Maurice G. Dantec - prodiges & outrances
Marie Talvat et Alex Laloue
Olivia de Lamberterie


 

J’ai la chance d’avoir été soutenu, deux fois (pour mon « policé » : "Un bon écrivain est un écrivain mort", paru chez J’ai Lu), par Olivia de Lamberterie, éminente critique littéraire à Télématin (France 2) et au magazine Elle.  

 

Aussi, quand j’ai découvert qu’elle publiait un livre à la rentrée littéraire, j’ai eu envie de le lire… par curiosité empathique (on a tendance à aimer celles et ceux qui… vous apprécie).

 

Bref, le titre, « Avec toutes mes sympathies », a priori banal, m’a un peu inquiété… puis, au cours du poignant récit, j’ai compris le clin d’œil.

 

Alex, son frère, s’est suicidé au Canada. Au Québec, plus précisément. Et là-bas, dans la « belle province », en guise de condoléances, il est de coutume de dire : « Avec toutes mes sympathies ».

 

Voilà pour le titre. Passons au récit.

 

Il s’agit là d’une confession, d’un témoignage biographique poignant, parce que c’est une passionnée de littérature qui l’a rédigé : « La lecture est l’endroit où je me sens à ma place », écrit-elle.

 

Olivia de Lamberterie se fiche littéralement à poil quand elle ose se gausser du milieu coincé, étriqué, empesé de vraies fausses valeurs morales « bourgeoises » :

 

nous avons nommé le seizième arrondissement de Paris, ou du microcosme de l’édition germanopratine qu’elle connaît bien : « Les mauvais livres me volent ma vie », confie la critique au Masque et la plume (où elle n’est pas la plus violente).

 

Elle se livre et se met (enfin ?!) en colère contre les jugements hâtifs et la bonne conscience (donner naissance à un enfant trop jeune ? hors mariage par exemple…).

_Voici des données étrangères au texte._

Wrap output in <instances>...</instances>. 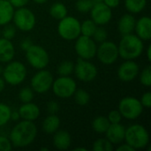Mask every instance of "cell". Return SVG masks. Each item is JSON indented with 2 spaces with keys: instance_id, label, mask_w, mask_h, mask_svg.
<instances>
[{
  "instance_id": "1",
  "label": "cell",
  "mask_w": 151,
  "mask_h": 151,
  "mask_svg": "<svg viewBox=\"0 0 151 151\" xmlns=\"http://www.w3.org/2000/svg\"><path fill=\"white\" fill-rule=\"evenodd\" d=\"M37 135V127L34 121L22 120L17 123L10 132L12 147L26 148L34 142Z\"/></svg>"
},
{
  "instance_id": "2",
  "label": "cell",
  "mask_w": 151,
  "mask_h": 151,
  "mask_svg": "<svg viewBox=\"0 0 151 151\" xmlns=\"http://www.w3.org/2000/svg\"><path fill=\"white\" fill-rule=\"evenodd\" d=\"M118 49L119 55L123 59L134 60L139 58L143 52V41L133 33L122 35Z\"/></svg>"
},
{
  "instance_id": "3",
  "label": "cell",
  "mask_w": 151,
  "mask_h": 151,
  "mask_svg": "<svg viewBox=\"0 0 151 151\" xmlns=\"http://www.w3.org/2000/svg\"><path fill=\"white\" fill-rule=\"evenodd\" d=\"M124 141L135 150L145 149L150 143V134L143 126L134 124L126 128Z\"/></svg>"
},
{
  "instance_id": "4",
  "label": "cell",
  "mask_w": 151,
  "mask_h": 151,
  "mask_svg": "<svg viewBox=\"0 0 151 151\" xmlns=\"http://www.w3.org/2000/svg\"><path fill=\"white\" fill-rule=\"evenodd\" d=\"M4 67L3 79L5 83L11 86L21 84L27 77V68L23 63L19 61H10Z\"/></svg>"
},
{
  "instance_id": "5",
  "label": "cell",
  "mask_w": 151,
  "mask_h": 151,
  "mask_svg": "<svg viewBox=\"0 0 151 151\" xmlns=\"http://www.w3.org/2000/svg\"><path fill=\"white\" fill-rule=\"evenodd\" d=\"M58 32L64 40H76L81 35V22L73 16H65L59 20Z\"/></svg>"
},
{
  "instance_id": "6",
  "label": "cell",
  "mask_w": 151,
  "mask_h": 151,
  "mask_svg": "<svg viewBox=\"0 0 151 151\" xmlns=\"http://www.w3.org/2000/svg\"><path fill=\"white\" fill-rule=\"evenodd\" d=\"M143 106L141 101L134 96H126L122 98L119 104V111L122 116L129 120L138 119L143 111Z\"/></svg>"
},
{
  "instance_id": "7",
  "label": "cell",
  "mask_w": 151,
  "mask_h": 151,
  "mask_svg": "<svg viewBox=\"0 0 151 151\" xmlns=\"http://www.w3.org/2000/svg\"><path fill=\"white\" fill-rule=\"evenodd\" d=\"M25 52L26 58L33 68L41 70L46 68L49 65L50 56L43 47L33 43Z\"/></svg>"
},
{
  "instance_id": "8",
  "label": "cell",
  "mask_w": 151,
  "mask_h": 151,
  "mask_svg": "<svg viewBox=\"0 0 151 151\" xmlns=\"http://www.w3.org/2000/svg\"><path fill=\"white\" fill-rule=\"evenodd\" d=\"M12 20L14 26L23 32L31 31L35 27L36 23L35 13L30 9L25 6L17 8V10L14 11Z\"/></svg>"
},
{
  "instance_id": "9",
  "label": "cell",
  "mask_w": 151,
  "mask_h": 151,
  "mask_svg": "<svg viewBox=\"0 0 151 151\" xmlns=\"http://www.w3.org/2000/svg\"><path fill=\"white\" fill-rule=\"evenodd\" d=\"M51 88L56 96L66 99L73 96V94L77 89V84L70 76H59L53 81Z\"/></svg>"
},
{
  "instance_id": "10",
  "label": "cell",
  "mask_w": 151,
  "mask_h": 151,
  "mask_svg": "<svg viewBox=\"0 0 151 151\" xmlns=\"http://www.w3.org/2000/svg\"><path fill=\"white\" fill-rule=\"evenodd\" d=\"M74 49L80 58L90 60L96 55L97 45L92 37L81 35L76 39Z\"/></svg>"
},
{
  "instance_id": "11",
  "label": "cell",
  "mask_w": 151,
  "mask_h": 151,
  "mask_svg": "<svg viewBox=\"0 0 151 151\" xmlns=\"http://www.w3.org/2000/svg\"><path fill=\"white\" fill-rule=\"evenodd\" d=\"M73 72L77 79L82 82H91L98 74V70L93 63L80 58L74 64Z\"/></svg>"
},
{
  "instance_id": "12",
  "label": "cell",
  "mask_w": 151,
  "mask_h": 151,
  "mask_svg": "<svg viewBox=\"0 0 151 151\" xmlns=\"http://www.w3.org/2000/svg\"><path fill=\"white\" fill-rule=\"evenodd\" d=\"M99 61L104 65H112L114 64L119 55L118 45L111 41H104L100 43L96 49V55Z\"/></svg>"
},
{
  "instance_id": "13",
  "label": "cell",
  "mask_w": 151,
  "mask_h": 151,
  "mask_svg": "<svg viewBox=\"0 0 151 151\" xmlns=\"http://www.w3.org/2000/svg\"><path fill=\"white\" fill-rule=\"evenodd\" d=\"M53 81V75L50 71L45 68L38 70V72L31 79V88L34 92L38 94L46 93L51 88Z\"/></svg>"
},
{
  "instance_id": "14",
  "label": "cell",
  "mask_w": 151,
  "mask_h": 151,
  "mask_svg": "<svg viewBox=\"0 0 151 151\" xmlns=\"http://www.w3.org/2000/svg\"><path fill=\"white\" fill-rule=\"evenodd\" d=\"M91 19L97 26H104L108 24L112 18V12L104 2L95 3L90 10Z\"/></svg>"
},
{
  "instance_id": "15",
  "label": "cell",
  "mask_w": 151,
  "mask_h": 151,
  "mask_svg": "<svg viewBox=\"0 0 151 151\" xmlns=\"http://www.w3.org/2000/svg\"><path fill=\"white\" fill-rule=\"evenodd\" d=\"M140 73L139 65L134 60H126L118 69V77L123 82H131L137 78Z\"/></svg>"
},
{
  "instance_id": "16",
  "label": "cell",
  "mask_w": 151,
  "mask_h": 151,
  "mask_svg": "<svg viewBox=\"0 0 151 151\" xmlns=\"http://www.w3.org/2000/svg\"><path fill=\"white\" fill-rule=\"evenodd\" d=\"M126 127L120 123L111 124L105 132L106 139L112 144H120L125 140Z\"/></svg>"
},
{
  "instance_id": "17",
  "label": "cell",
  "mask_w": 151,
  "mask_h": 151,
  "mask_svg": "<svg viewBox=\"0 0 151 151\" xmlns=\"http://www.w3.org/2000/svg\"><path fill=\"white\" fill-rule=\"evenodd\" d=\"M135 35L142 41H149L151 38V19L149 16H143L136 20L134 27Z\"/></svg>"
},
{
  "instance_id": "18",
  "label": "cell",
  "mask_w": 151,
  "mask_h": 151,
  "mask_svg": "<svg viewBox=\"0 0 151 151\" xmlns=\"http://www.w3.org/2000/svg\"><path fill=\"white\" fill-rule=\"evenodd\" d=\"M20 119L27 121H35L40 116V108L37 104L29 102L24 103L18 110Z\"/></svg>"
},
{
  "instance_id": "19",
  "label": "cell",
  "mask_w": 151,
  "mask_h": 151,
  "mask_svg": "<svg viewBox=\"0 0 151 151\" xmlns=\"http://www.w3.org/2000/svg\"><path fill=\"white\" fill-rule=\"evenodd\" d=\"M15 56V48L12 40L0 37V63H8Z\"/></svg>"
},
{
  "instance_id": "20",
  "label": "cell",
  "mask_w": 151,
  "mask_h": 151,
  "mask_svg": "<svg viewBox=\"0 0 151 151\" xmlns=\"http://www.w3.org/2000/svg\"><path fill=\"white\" fill-rule=\"evenodd\" d=\"M53 136V145L58 150H66L72 143L70 134L65 130H58Z\"/></svg>"
},
{
  "instance_id": "21",
  "label": "cell",
  "mask_w": 151,
  "mask_h": 151,
  "mask_svg": "<svg viewBox=\"0 0 151 151\" xmlns=\"http://www.w3.org/2000/svg\"><path fill=\"white\" fill-rule=\"evenodd\" d=\"M135 23H136V19L132 14L130 13L124 14L119 19V23H118V29L120 35H129L134 32Z\"/></svg>"
},
{
  "instance_id": "22",
  "label": "cell",
  "mask_w": 151,
  "mask_h": 151,
  "mask_svg": "<svg viewBox=\"0 0 151 151\" xmlns=\"http://www.w3.org/2000/svg\"><path fill=\"white\" fill-rule=\"evenodd\" d=\"M14 11L9 0H0V26H4L12 20Z\"/></svg>"
},
{
  "instance_id": "23",
  "label": "cell",
  "mask_w": 151,
  "mask_h": 151,
  "mask_svg": "<svg viewBox=\"0 0 151 151\" xmlns=\"http://www.w3.org/2000/svg\"><path fill=\"white\" fill-rule=\"evenodd\" d=\"M60 119L56 114H50L42 122V130L48 134H52L59 129Z\"/></svg>"
},
{
  "instance_id": "24",
  "label": "cell",
  "mask_w": 151,
  "mask_h": 151,
  "mask_svg": "<svg viewBox=\"0 0 151 151\" xmlns=\"http://www.w3.org/2000/svg\"><path fill=\"white\" fill-rule=\"evenodd\" d=\"M50 15L55 19L60 20L67 16V7L61 2H56L50 7Z\"/></svg>"
},
{
  "instance_id": "25",
  "label": "cell",
  "mask_w": 151,
  "mask_h": 151,
  "mask_svg": "<svg viewBox=\"0 0 151 151\" xmlns=\"http://www.w3.org/2000/svg\"><path fill=\"white\" fill-rule=\"evenodd\" d=\"M111 123L107 117L97 116L92 121V128L97 134H105Z\"/></svg>"
},
{
  "instance_id": "26",
  "label": "cell",
  "mask_w": 151,
  "mask_h": 151,
  "mask_svg": "<svg viewBox=\"0 0 151 151\" xmlns=\"http://www.w3.org/2000/svg\"><path fill=\"white\" fill-rule=\"evenodd\" d=\"M147 5V0H125L126 9L130 13H140Z\"/></svg>"
},
{
  "instance_id": "27",
  "label": "cell",
  "mask_w": 151,
  "mask_h": 151,
  "mask_svg": "<svg viewBox=\"0 0 151 151\" xmlns=\"http://www.w3.org/2000/svg\"><path fill=\"white\" fill-rule=\"evenodd\" d=\"M96 27H97V25L91 19H86L82 23H81V35L92 37Z\"/></svg>"
},
{
  "instance_id": "28",
  "label": "cell",
  "mask_w": 151,
  "mask_h": 151,
  "mask_svg": "<svg viewBox=\"0 0 151 151\" xmlns=\"http://www.w3.org/2000/svg\"><path fill=\"white\" fill-rule=\"evenodd\" d=\"M74 70V64L72 61L65 60L61 62L57 68V72L59 76H70Z\"/></svg>"
},
{
  "instance_id": "29",
  "label": "cell",
  "mask_w": 151,
  "mask_h": 151,
  "mask_svg": "<svg viewBox=\"0 0 151 151\" xmlns=\"http://www.w3.org/2000/svg\"><path fill=\"white\" fill-rule=\"evenodd\" d=\"M73 96H74L75 103L80 106H85L89 103L90 96L84 89H76Z\"/></svg>"
},
{
  "instance_id": "30",
  "label": "cell",
  "mask_w": 151,
  "mask_h": 151,
  "mask_svg": "<svg viewBox=\"0 0 151 151\" xmlns=\"http://www.w3.org/2000/svg\"><path fill=\"white\" fill-rule=\"evenodd\" d=\"M92 150L94 151H111L113 150V144L106 138H101L93 143Z\"/></svg>"
},
{
  "instance_id": "31",
  "label": "cell",
  "mask_w": 151,
  "mask_h": 151,
  "mask_svg": "<svg viewBox=\"0 0 151 151\" xmlns=\"http://www.w3.org/2000/svg\"><path fill=\"white\" fill-rule=\"evenodd\" d=\"M11 108L3 103H0V127L5 126L11 119Z\"/></svg>"
},
{
  "instance_id": "32",
  "label": "cell",
  "mask_w": 151,
  "mask_h": 151,
  "mask_svg": "<svg viewBox=\"0 0 151 151\" xmlns=\"http://www.w3.org/2000/svg\"><path fill=\"white\" fill-rule=\"evenodd\" d=\"M95 2L93 0H77L75 4V7L78 12L82 13L89 12L92 9Z\"/></svg>"
},
{
  "instance_id": "33",
  "label": "cell",
  "mask_w": 151,
  "mask_h": 151,
  "mask_svg": "<svg viewBox=\"0 0 151 151\" xmlns=\"http://www.w3.org/2000/svg\"><path fill=\"white\" fill-rule=\"evenodd\" d=\"M140 82L142 85L149 88L151 86V66L147 65L140 73Z\"/></svg>"
},
{
  "instance_id": "34",
  "label": "cell",
  "mask_w": 151,
  "mask_h": 151,
  "mask_svg": "<svg viewBox=\"0 0 151 151\" xmlns=\"http://www.w3.org/2000/svg\"><path fill=\"white\" fill-rule=\"evenodd\" d=\"M19 98L20 102L24 103H29L32 102L34 99V91L31 88H23L20 89L19 93Z\"/></svg>"
},
{
  "instance_id": "35",
  "label": "cell",
  "mask_w": 151,
  "mask_h": 151,
  "mask_svg": "<svg viewBox=\"0 0 151 151\" xmlns=\"http://www.w3.org/2000/svg\"><path fill=\"white\" fill-rule=\"evenodd\" d=\"M107 37H108V33H107L106 29L104 27H103V26L97 27L93 36H92V38L94 39L95 42H97L100 43L106 41Z\"/></svg>"
},
{
  "instance_id": "36",
  "label": "cell",
  "mask_w": 151,
  "mask_h": 151,
  "mask_svg": "<svg viewBox=\"0 0 151 151\" xmlns=\"http://www.w3.org/2000/svg\"><path fill=\"white\" fill-rule=\"evenodd\" d=\"M16 27L14 25H12L10 23L4 26L3 31L1 32V35H3V38L12 40L16 35Z\"/></svg>"
},
{
  "instance_id": "37",
  "label": "cell",
  "mask_w": 151,
  "mask_h": 151,
  "mask_svg": "<svg viewBox=\"0 0 151 151\" xmlns=\"http://www.w3.org/2000/svg\"><path fill=\"white\" fill-rule=\"evenodd\" d=\"M108 119L110 121L111 124H117V123H120L122 120V116L119 112V110H113L111 111H110L109 115H108Z\"/></svg>"
},
{
  "instance_id": "38",
  "label": "cell",
  "mask_w": 151,
  "mask_h": 151,
  "mask_svg": "<svg viewBox=\"0 0 151 151\" xmlns=\"http://www.w3.org/2000/svg\"><path fill=\"white\" fill-rule=\"evenodd\" d=\"M12 149V144L8 137L0 135V151H10Z\"/></svg>"
},
{
  "instance_id": "39",
  "label": "cell",
  "mask_w": 151,
  "mask_h": 151,
  "mask_svg": "<svg viewBox=\"0 0 151 151\" xmlns=\"http://www.w3.org/2000/svg\"><path fill=\"white\" fill-rule=\"evenodd\" d=\"M141 104H142L143 107L145 108H150L151 107V92L148 91V92H145L142 96V98H141Z\"/></svg>"
},
{
  "instance_id": "40",
  "label": "cell",
  "mask_w": 151,
  "mask_h": 151,
  "mask_svg": "<svg viewBox=\"0 0 151 151\" xmlns=\"http://www.w3.org/2000/svg\"><path fill=\"white\" fill-rule=\"evenodd\" d=\"M47 110L50 114H57L59 111V104L56 101H50L47 104Z\"/></svg>"
},
{
  "instance_id": "41",
  "label": "cell",
  "mask_w": 151,
  "mask_h": 151,
  "mask_svg": "<svg viewBox=\"0 0 151 151\" xmlns=\"http://www.w3.org/2000/svg\"><path fill=\"white\" fill-rule=\"evenodd\" d=\"M9 2L14 8H20L26 6L29 0H9Z\"/></svg>"
},
{
  "instance_id": "42",
  "label": "cell",
  "mask_w": 151,
  "mask_h": 151,
  "mask_svg": "<svg viewBox=\"0 0 151 151\" xmlns=\"http://www.w3.org/2000/svg\"><path fill=\"white\" fill-rule=\"evenodd\" d=\"M32 44H33V42L29 38H26V39H24V40L21 41V42H20V48H21L22 50L26 51Z\"/></svg>"
},
{
  "instance_id": "43",
  "label": "cell",
  "mask_w": 151,
  "mask_h": 151,
  "mask_svg": "<svg viewBox=\"0 0 151 151\" xmlns=\"http://www.w3.org/2000/svg\"><path fill=\"white\" fill-rule=\"evenodd\" d=\"M103 2L111 9L118 7L120 4V0H104Z\"/></svg>"
},
{
  "instance_id": "44",
  "label": "cell",
  "mask_w": 151,
  "mask_h": 151,
  "mask_svg": "<svg viewBox=\"0 0 151 151\" xmlns=\"http://www.w3.org/2000/svg\"><path fill=\"white\" fill-rule=\"evenodd\" d=\"M118 151H134L135 150L134 148H132L130 145H128L127 143L125 144H120L118 148H117Z\"/></svg>"
},
{
  "instance_id": "45",
  "label": "cell",
  "mask_w": 151,
  "mask_h": 151,
  "mask_svg": "<svg viewBox=\"0 0 151 151\" xmlns=\"http://www.w3.org/2000/svg\"><path fill=\"white\" fill-rule=\"evenodd\" d=\"M20 119L19 117V114L18 111H12V113H11V119L13 120V121H17Z\"/></svg>"
},
{
  "instance_id": "46",
  "label": "cell",
  "mask_w": 151,
  "mask_h": 151,
  "mask_svg": "<svg viewBox=\"0 0 151 151\" xmlns=\"http://www.w3.org/2000/svg\"><path fill=\"white\" fill-rule=\"evenodd\" d=\"M4 87H5V81L3 79V77L0 76V93H2L4 89Z\"/></svg>"
},
{
  "instance_id": "47",
  "label": "cell",
  "mask_w": 151,
  "mask_h": 151,
  "mask_svg": "<svg viewBox=\"0 0 151 151\" xmlns=\"http://www.w3.org/2000/svg\"><path fill=\"white\" fill-rule=\"evenodd\" d=\"M146 53H147V58H148V60H149V61H151V46L150 45H149V46H148V49H147Z\"/></svg>"
},
{
  "instance_id": "48",
  "label": "cell",
  "mask_w": 151,
  "mask_h": 151,
  "mask_svg": "<svg viewBox=\"0 0 151 151\" xmlns=\"http://www.w3.org/2000/svg\"><path fill=\"white\" fill-rule=\"evenodd\" d=\"M35 3H36V4H44V3H46L48 0H33Z\"/></svg>"
},
{
  "instance_id": "49",
  "label": "cell",
  "mask_w": 151,
  "mask_h": 151,
  "mask_svg": "<svg viewBox=\"0 0 151 151\" xmlns=\"http://www.w3.org/2000/svg\"><path fill=\"white\" fill-rule=\"evenodd\" d=\"M74 151H87V150L85 149V148H81V147H79V148H75Z\"/></svg>"
},
{
  "instance_id": "50",
  "label": "cell",
  "mask_w": 151,
  "mask_h": 151,
  "mask_svg": "<svg viewBox=\"0 0 151 151\" xmlns=\"http://www.w3.org/2000/svg\"><path fill=\"white\" fill-rule=\"evenodd\" d=\"M3 71H4V67L0 65V75H2V73H3Z\"/></svg>"
},
{
  "instance_id": "51",
  "label": "cell",
  "mask_w": 151,
  "mask_h": 151,
  "mask_svg": "<svg viewBox=\"0 0 151 151\" xmlns=\"http://www.w3.org/2000/svg\"><path fill=\"white\" fill-rule=\"evenodd\" d=\"M95 3H99V2H103L104 0H93Z\"/></svg>"
},
{
  "instance_id": "52",
  "label": "cell",
  "mask_w": 151,
  "mask_h": 151,
  "mask_svg": "<svg viewBox=\"0 0 151 151\" xmlns=\"http://www.w3.org/2000/svg\"><path fill=\"white\" fill-rule=\"evenodd\" d=\"M41 150H48V149L47 148H42V149H41Z\"/></svg>"
},
{
  "instance_id": "53",
  "label": "cell",
  "mask_w": 151,
  "mask_h": 151,
  "mask_svg": "<svg viewBox=\"0 0 151 151\" xmlns=\"http://www.w3.org/2000/svg\"><path fill=\"white\" fill-rule=\"evenodd\" d=\"M0 37H1V30H0Z\"/></svg>"
}]
</instances>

Et l’on découvre une personnalité moins « aristo » et policée qu’elle en a l’air, à l’écran, lorsqu’elle se dit émue, bouleversée par un beau et grand roman d’amour.

 

Olivia de Lamberterie a le don de donner envie de lire les bons livres. C’est une passeuse.  Une positive. Mais dans la « vraie vie », c’est une battante. Une femme tourmentée. Une mère de famille présente. Une épouse aimante.

 

Bref, une femme moderne mais aussi une (grande) sœur inconsolable. Tout simplement parce qu’elle n’a pas pu empêcher le suicide programmé de son (petit) frère adoré, lequel lui explique simplement que « la vie, c’est pas mon truc ».

 

Elle s’est sentie impuissante quand elle l’a retrouvé « chez les dingos », lui si blond camouflant une âme si noire.

 

Ce livre va sans doute l’aider à lâcher prise.

 

Non pas à « faire son deuil », expression qu’elle abhorre. Mais à vivre avec… cette absence. Qui est évidemment la plus grande des présences, comme nous le rappelle Proust.

 

Et ça lui coûtera moins cher que d’aller s’épancher sur le divan d’un psy.  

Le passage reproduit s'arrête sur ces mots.